(Data supplied begins)

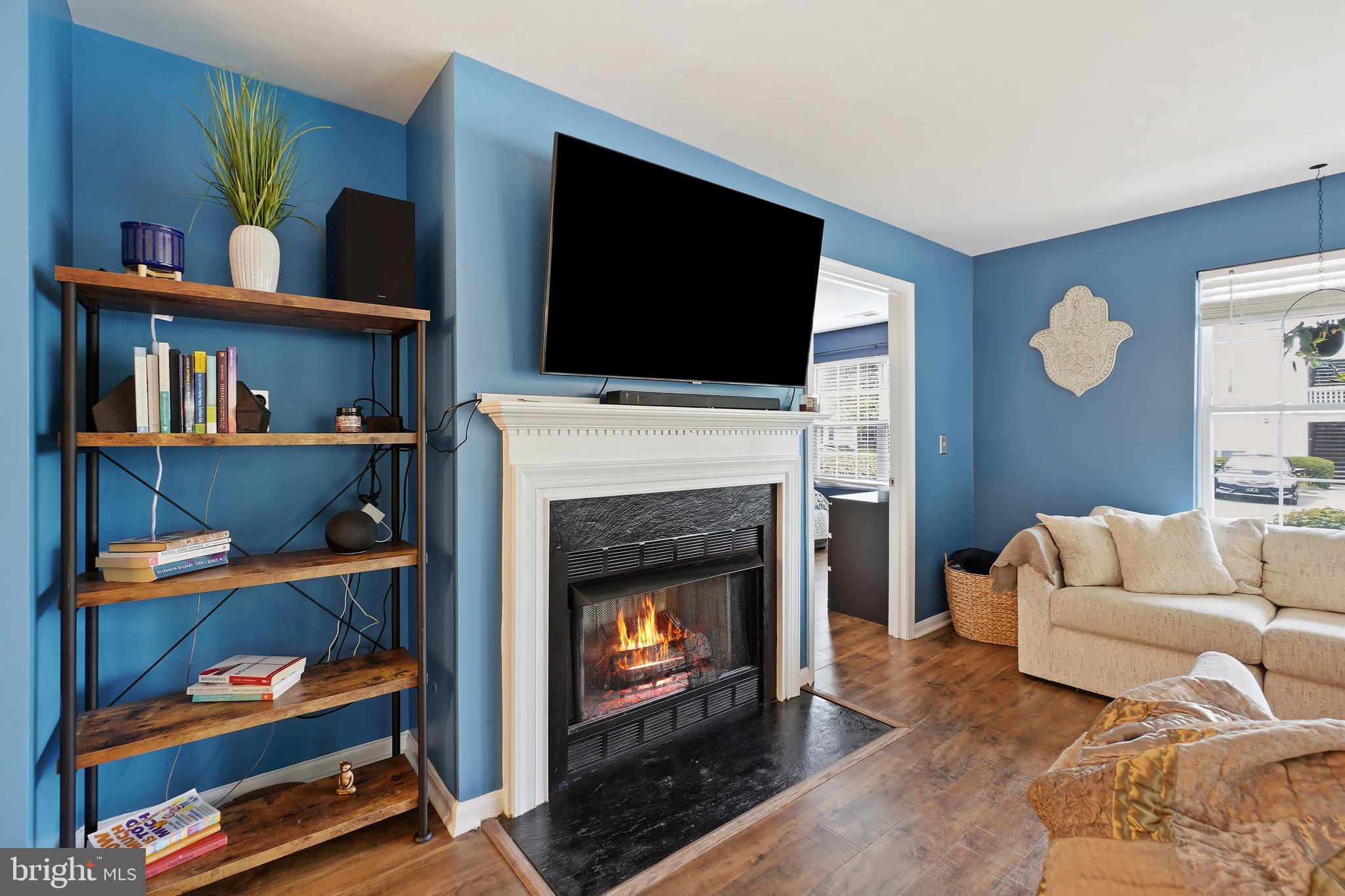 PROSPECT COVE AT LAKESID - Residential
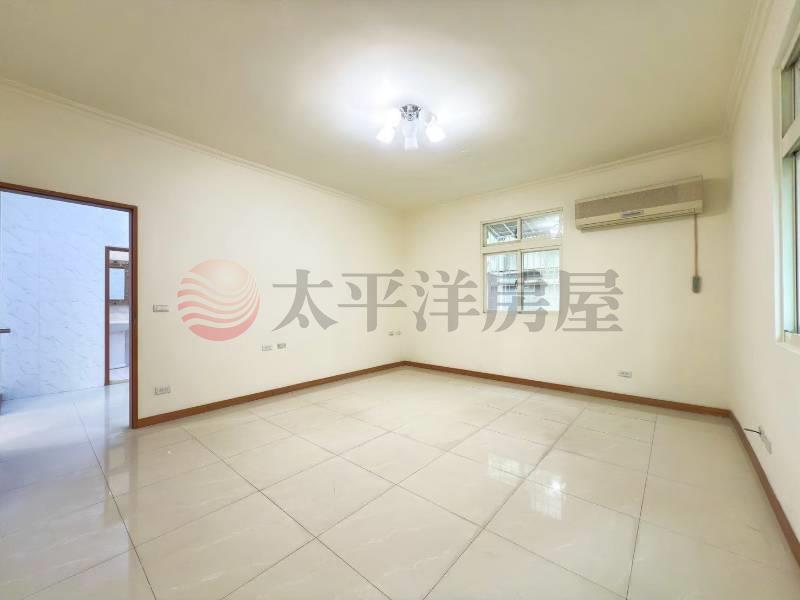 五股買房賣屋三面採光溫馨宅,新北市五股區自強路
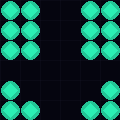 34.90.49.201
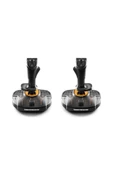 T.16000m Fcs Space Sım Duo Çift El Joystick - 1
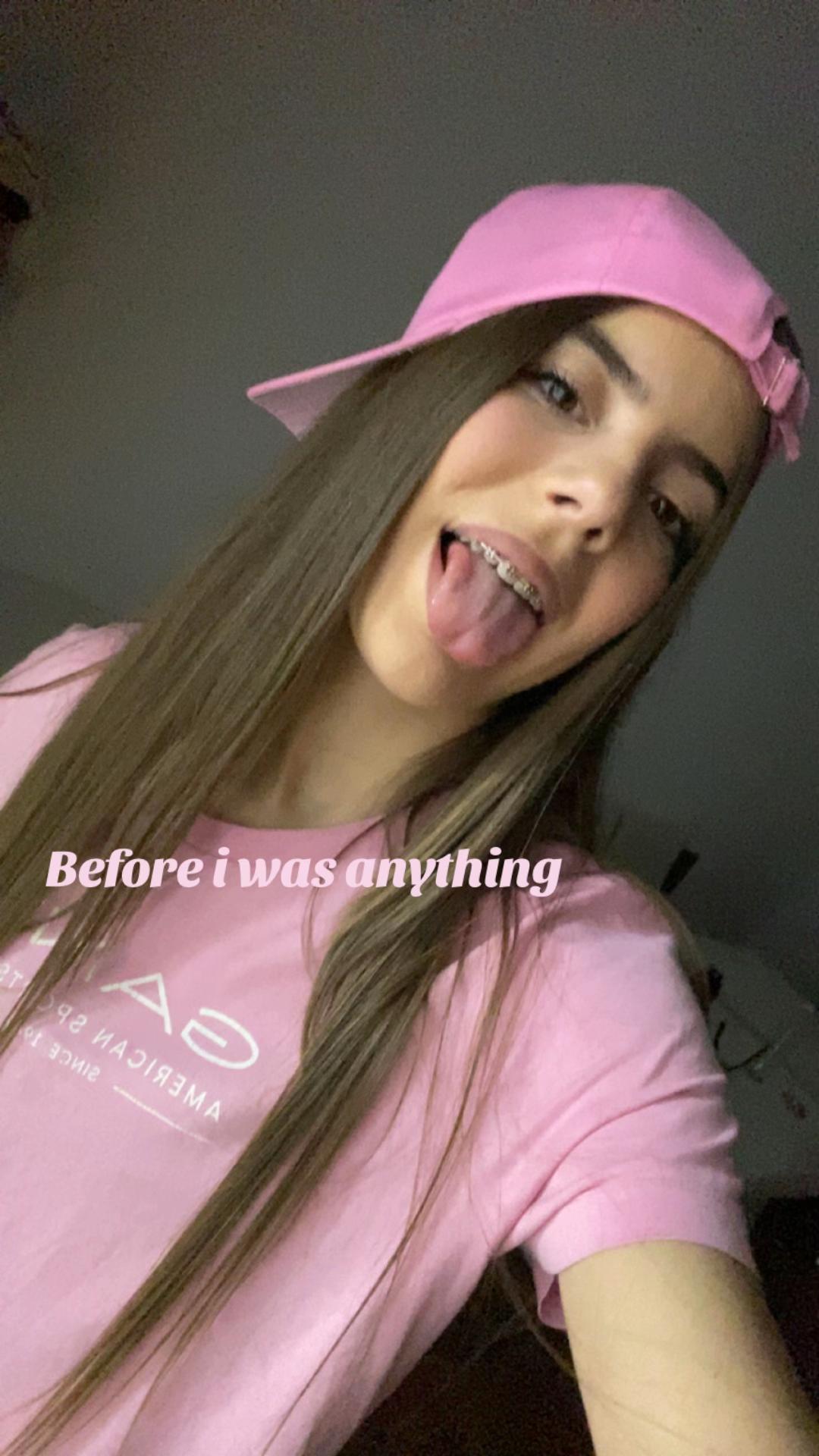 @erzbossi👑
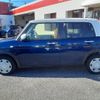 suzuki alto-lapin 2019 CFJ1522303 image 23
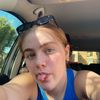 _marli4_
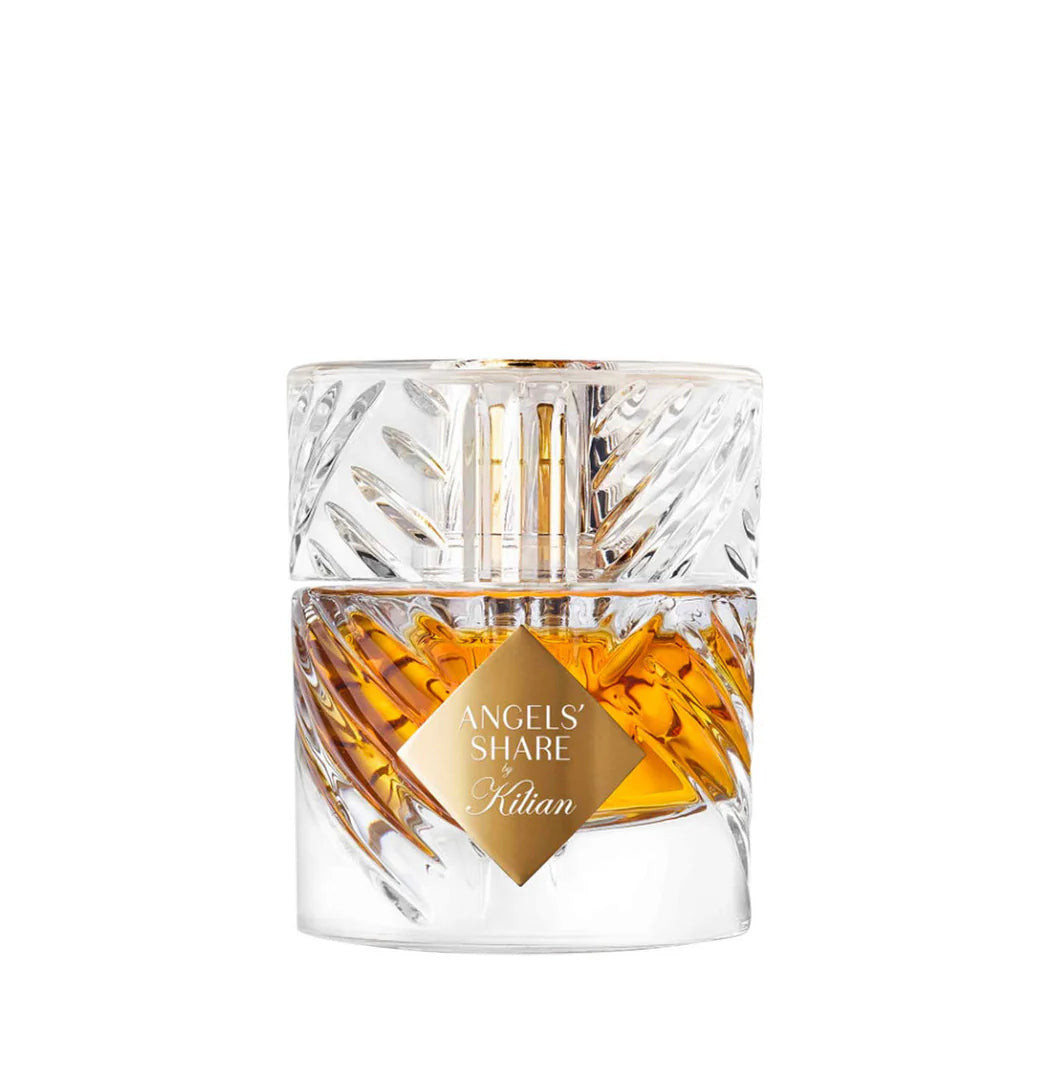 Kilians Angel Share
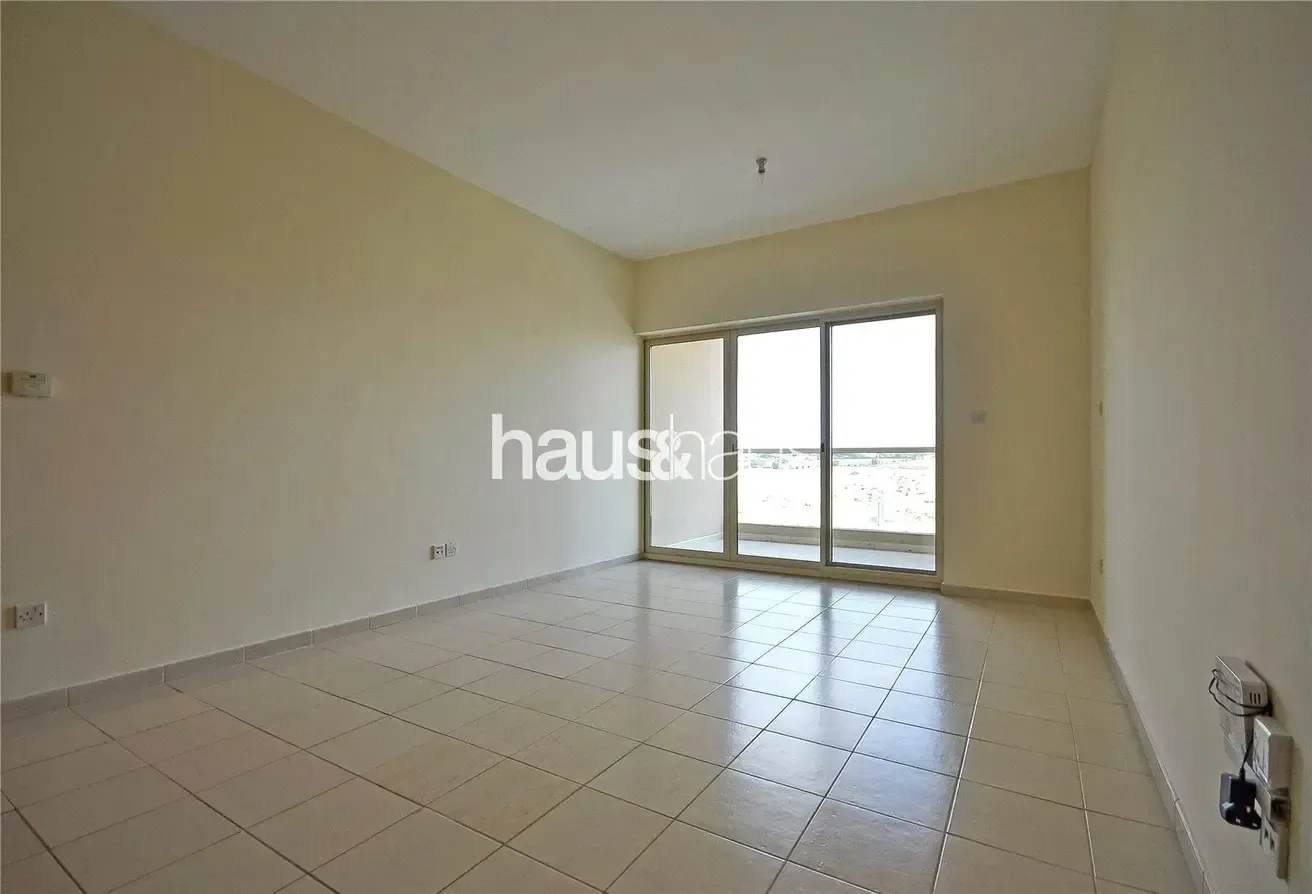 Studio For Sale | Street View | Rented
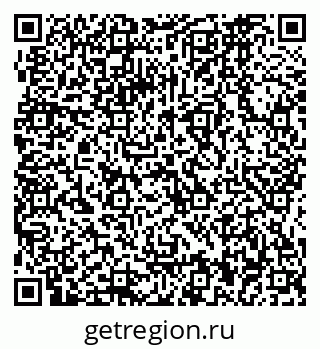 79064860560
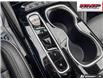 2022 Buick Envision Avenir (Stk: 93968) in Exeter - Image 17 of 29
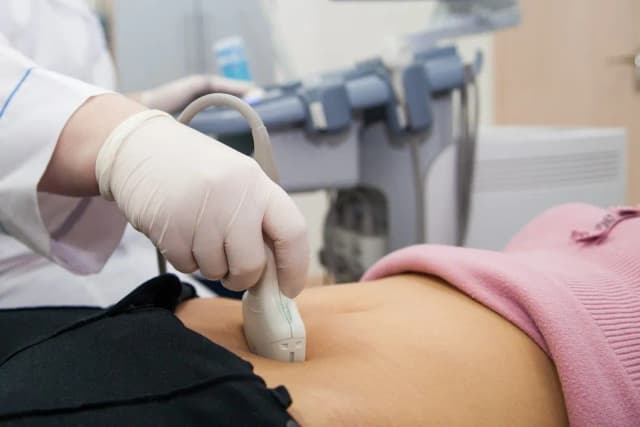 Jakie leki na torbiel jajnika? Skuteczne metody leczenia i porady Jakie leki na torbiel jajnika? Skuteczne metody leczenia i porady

(Data supplied ends)

## What is needed
Look above for the line with "34.90.49.201" and the line with "2022 Buick Envision", then copy them and all lines in between exactly as written, and only those, without any pictures.

## Output for this exercise
 34.90.49.201
 T.16000m Fcs Space Sım Duo Çift El Joystick - 1
 @erzbossi👑
 suzuki alto-lapin 2019 CFJ1522303 image 23
 _marli4_
 Kilians Angel Share
 Studio For Sale | Street View | Rented
 79064860560
 2022 Buick Envision Avenir (Stk: 93968) in Exeter - Image 17 of 29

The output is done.